Bahasa Apa yang Digunakan Di Kepulauan Marshall?

Bahasa Apa yang Digunakan Di Kepulauan Marshall?

Bahasa Apa yang Digunakan Di Kepulauan Marshall?

Bendera resmi Kepulauan Marshall.

Pulau Marshall adalah salah satu negara kepulauan di Samudra Pasifik. Itu terletak sedikit di bagian barat Garis Tanggal Internasional. Pulau ini adalah salah satu dari kelompok pulau Mikronesia yang lebih besar, tersebar di 25 atol karang yang memiliki sekitar 1.150 pulau dan pulau individu. Kepulauan Marshall memiliki populasi sedikit di atas 53.000 orang pada 2011 dengan lebih dari 65% populasi tinggal di ibu kota Majuro dan Ebeye. Sebagian besar pulau-pulau lain jarang penduduknya sebagian karena kurangnya lapangan kerja dan keterbelakangan. Mayoritas populasi adalah orang Marshall yang berasal dari Mikronesia sementara sebagian dari populasi memiliki beberapa keturunan Asia baru-baru ini. Bahasa resmi yang digunakan di Pulau Marshall adalah bahasa Inggris dan bahasa Marshall.

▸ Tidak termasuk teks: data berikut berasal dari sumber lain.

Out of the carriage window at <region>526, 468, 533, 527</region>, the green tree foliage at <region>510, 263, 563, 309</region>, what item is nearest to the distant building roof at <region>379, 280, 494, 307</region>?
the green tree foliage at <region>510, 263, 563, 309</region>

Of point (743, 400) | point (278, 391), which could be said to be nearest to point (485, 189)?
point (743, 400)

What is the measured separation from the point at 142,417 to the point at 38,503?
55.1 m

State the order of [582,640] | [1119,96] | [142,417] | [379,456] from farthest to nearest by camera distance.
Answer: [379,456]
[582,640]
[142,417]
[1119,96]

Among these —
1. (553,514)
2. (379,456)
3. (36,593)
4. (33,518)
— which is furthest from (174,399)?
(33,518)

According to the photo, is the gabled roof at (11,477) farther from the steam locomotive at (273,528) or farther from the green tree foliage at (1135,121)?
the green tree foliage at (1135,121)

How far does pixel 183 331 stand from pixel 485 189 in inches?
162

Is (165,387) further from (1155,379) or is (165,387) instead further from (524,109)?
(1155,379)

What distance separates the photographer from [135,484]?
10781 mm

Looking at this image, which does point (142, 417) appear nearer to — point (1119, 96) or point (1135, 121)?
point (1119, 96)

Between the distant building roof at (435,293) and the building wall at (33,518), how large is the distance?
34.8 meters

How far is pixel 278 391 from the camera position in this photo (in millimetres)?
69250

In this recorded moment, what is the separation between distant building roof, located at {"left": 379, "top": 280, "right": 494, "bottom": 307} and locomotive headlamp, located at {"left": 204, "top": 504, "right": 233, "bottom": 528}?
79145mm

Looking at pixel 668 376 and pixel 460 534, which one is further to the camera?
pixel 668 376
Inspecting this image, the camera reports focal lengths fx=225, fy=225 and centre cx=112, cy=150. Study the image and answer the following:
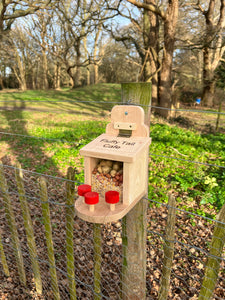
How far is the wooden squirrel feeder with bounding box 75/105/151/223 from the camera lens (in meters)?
1.48

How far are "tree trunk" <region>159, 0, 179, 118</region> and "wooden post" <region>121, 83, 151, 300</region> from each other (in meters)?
9.39

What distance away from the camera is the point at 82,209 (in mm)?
1554

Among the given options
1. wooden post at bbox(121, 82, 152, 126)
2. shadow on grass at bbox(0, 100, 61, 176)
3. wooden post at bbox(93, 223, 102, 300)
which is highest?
wooden post at bbox(121, 82, 152, 126)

Bahasa Resmi Kepulauan Marshall

orang marshall

Bahasa Marshall, yang biasa disebut Ebon oleh penduduk setempat, adalah salah satu dari dua bahasa resmi yang digunakan di Kepulauan Marshall. Ini juga merupakan bahasa paling populer di negara ini dengan lebih dari 53.000 orang berbicara dan/atau memahaminya. Ini adalah bahasa Mikronesia, anggota subkelompok Oseanik Timur dari bahasa Austronesia. Bahasa yang paling dekat dengan bahasa Marshall adalah bahasa Mikronesia lainnya seperti Nauruan dan Chuukese. Bahasa Marshall terbagi menjadi dialek Ralik dan Ratak. Ralik terutama dituturkan oleh penduduk Rantai Ratak barat sedangkan Ratak dituturkan oleh penduduk Rantai Ratak timur. Kedua dialek itu berbeda terutama secara leksikal tetapi saling dimengerti.

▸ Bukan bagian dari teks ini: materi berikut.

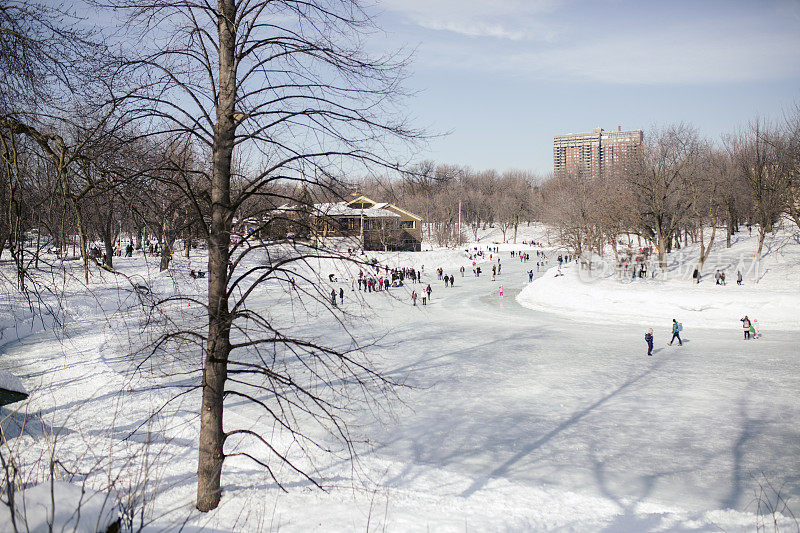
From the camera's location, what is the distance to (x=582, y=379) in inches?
642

Orang Marshall senang digunakan di pulau itu sebagai bahasa utama dan bahasa bisnis dan perdagangan. Itu juga digunakan di negara-negara seperti Nauru dan Amerika Serikat. Bahasa Marshall menonjol di antara bahasa Mikronesia lainnya karena memiliki puluhan ribu penutur, tidak seperti bahasa Mikronesia lainnya yang memiliki lebih sedikit penutur. Bahkan ada kamus dan Alkitab yang diterbitkan dalam bahasa Marshall. Perlu diperhatikan tentang bahasa ini adalah bahwa ia memiliki inventaris konsonan yang besar dengan setiap konsonan memiliki beberapa jenis artikulasi sekunder.

bahasa Inggris

Meskipun bahasa Inggris dan Marshall dituturkan di pulau itu, hanya sebagian kecil dari populasi yang berbicara bahasa Inggris sebagai bahasa pertama. Bahasa Inggris terutama digunakan oleh ekspatriat dan turis yang mengunjungi pulau itu. Ini juga digunakan dalam bisnis, terutama dalam transaksi yang melibatkan pembicara non-Marshallese yang tidak mengerti bahasanya. Bahasa Inggris mungkin dibawa ke pulau itu oleh Kapten Inggris William Marshall yang menjelajahi daerah itu pada tahun 1788. Namun, bahasa tersebut mendapatkan popularitas di pulau itu selama empat dekade pemerintahannya oleh AS. Bahasa Inggris Pidgin, yang telah menjadi lingua franca di Pasifik barat-tengah, juga dituturkan oleh beberapa penduduk Pulau Marshall. Bahasa Inggris kurang mendapat perhatian di negara ini dibandingkan dengan bahasa Marshall dan ada sebagai bahasa resmi terutama dalam teori.

Bahasa Lain yang Digunakan Di Kepulauan Marshall

Kehadiran Spanyol, Amerika, Jepang dan Kepulauan Pasifik lainnya di Pulau Marshall berarti beberapa Kepulauan Marshall sering belajar lebih dari satu bahasa. Ada cukup banyak penutur bahasa Jepang yang tiba di pulau itu beberapa waktu lalu. Migran dari pulau tetangga seperti Nauru juga mempengaruhi bahasa yang digunakan di pulau itu. Namun, jumlah mereka tidak signifikan dengan mayoritas lebih memilih untuk berbicara bahasa Marshall.

  1. Rumah
  2. Masyarakat
  3. Bahasa Apa yang Digunakan Di Kepulauan Marshall?